Когда Евлахов – Герман появлялся впервые на сцене, он сразу приковывал к себе внимание: бледный – не от грима, а от внутренней взволнованности, действительно поглощенный одной мыслью, одним чувством, со взглядом, словно углубленным в себя…
Помнится и его Радамес. Особенно хорош был Евлахов в сцене судилища, когда он с глубоким негодованием отвергал любовь Амнерис, предпочитая умереть, но остаться верным своему чувству к Аиде. Вспоминал я Евлахова и тогда, когда слушал гастрольный спектакль «La Scala» «Турандот». В Большом театре эта опера Пуччини шла в 30-х годах с великолепным составом, в котором одно из центральных мест занимал Евлахов – Калаф. Как всегда, он был очень хорош внешне, но главное – пел на огромном «нерве», казалось, что большая напряженность тесситуры этой одной из труднейших теноровых партий только лишь способствовала обогащению его вокально-сцениче-ской палитры. В охватившем Калафа чувстве любви к Турандот Евлахов находил столько нюансов, красок, был так разнообразен в своих отношениях к отцу, к Лиу, что перед нами представал не сказочный принц, а живой человек, со многими присущими ему чертами характера. Даже когда Калаф, рискуя жизнью, открывал свое имя жестокой принцессе, это находило оправдание именно в той душевной искренности, которую певец сообщал герою. Артистизм Евлахова захватывал и в партии Рудольфа.
Эту партию вместе с Б. Евлаховым и А. Алексеевым готовил и я в новой постановке «Богемы» в 1934 году под управлением Л. Штейнберга.
Рудольфа я пел уже в Тбилиси, и встреча с этой партией на сцене Большого театра мне не дала новых впечатлений, тем более что дирижер и режиссер не ставили перед собой больших художественных задач. Нам предоставлялось действовать самостоятельно, искать образ прежде всего в музыке, в пении.
В спектакле мне запомнились прежде всего мои партнеры. Мне очень нравился А. Содомов в партии Коллена, тепло и проникновенно певший свое ариозо (прощание с плащом).
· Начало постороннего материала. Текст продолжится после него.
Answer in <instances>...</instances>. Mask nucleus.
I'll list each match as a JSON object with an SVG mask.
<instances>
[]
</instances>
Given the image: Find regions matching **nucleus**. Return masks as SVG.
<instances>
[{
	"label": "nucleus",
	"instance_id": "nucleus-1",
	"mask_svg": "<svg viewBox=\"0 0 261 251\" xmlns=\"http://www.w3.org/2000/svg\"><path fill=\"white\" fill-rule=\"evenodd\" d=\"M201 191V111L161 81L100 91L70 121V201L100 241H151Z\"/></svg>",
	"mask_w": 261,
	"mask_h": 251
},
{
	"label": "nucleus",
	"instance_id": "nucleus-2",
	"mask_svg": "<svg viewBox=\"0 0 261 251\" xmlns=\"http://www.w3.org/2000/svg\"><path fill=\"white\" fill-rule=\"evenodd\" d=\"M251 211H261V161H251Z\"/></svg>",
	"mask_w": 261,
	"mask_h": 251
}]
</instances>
Для этого замечательного певца, обладающего красивым, чисто оперным голосом, вокальных трудностей как будто не существовало. Он пел, отдаваясь чувству, даже и не помышляя о технической стороне: все удавалось само собой. Непринужденное, тонкое, грациозное пение Катульской и Барсовой в сочетании с присущим обеим певицам виртуозным блеском гармонировало с образом взбалмошной, капризной парижской гризетки. Но в последнем акте вдруг перед нами представала другая Мюзетта – человечная и трогательная. Очень любил я в роли Мими Жуковскую, изумлявшую выразительной красотой голоса. Уже в самом его звучании рождался образ – всегда мягкий, трогательный, искренний и удивительно женственный. Я уверен, что для партии Мими, в противоположность Мюзетте, более подходит крепкое лирическое сопрано, ведь надо, чтобы ярко и драматично прозвучали центральный эпизод ее рассказа в первом акте (особенно этого требует плотная оркестровка), квартет и дуэт в третьем. Так и партия Рудольфа, мне кажется, требует крепкого голоса. Для чисто лирического тенора она тяжеловата и по очень насыщенной красочной оркестровке и по таким эпизодам, как сцены второго акта, драматический квартет третьего. Мне всегда нравилась музыка Рудольфа, но я не очень часто позволял себе петь эту партию, чувствуя, что она создана для более крупного звука, нежели мой. Кстати сказать, например, партия Ромео, несмотря на то, что она более эмоциональна, страстна, горяча, написана, мне кажется, именно для лирического голоса. А вот Рудольф, как и большинство теноровых партий Пуччини, рассчитан на меццо-характерный или лирико-драматический голос.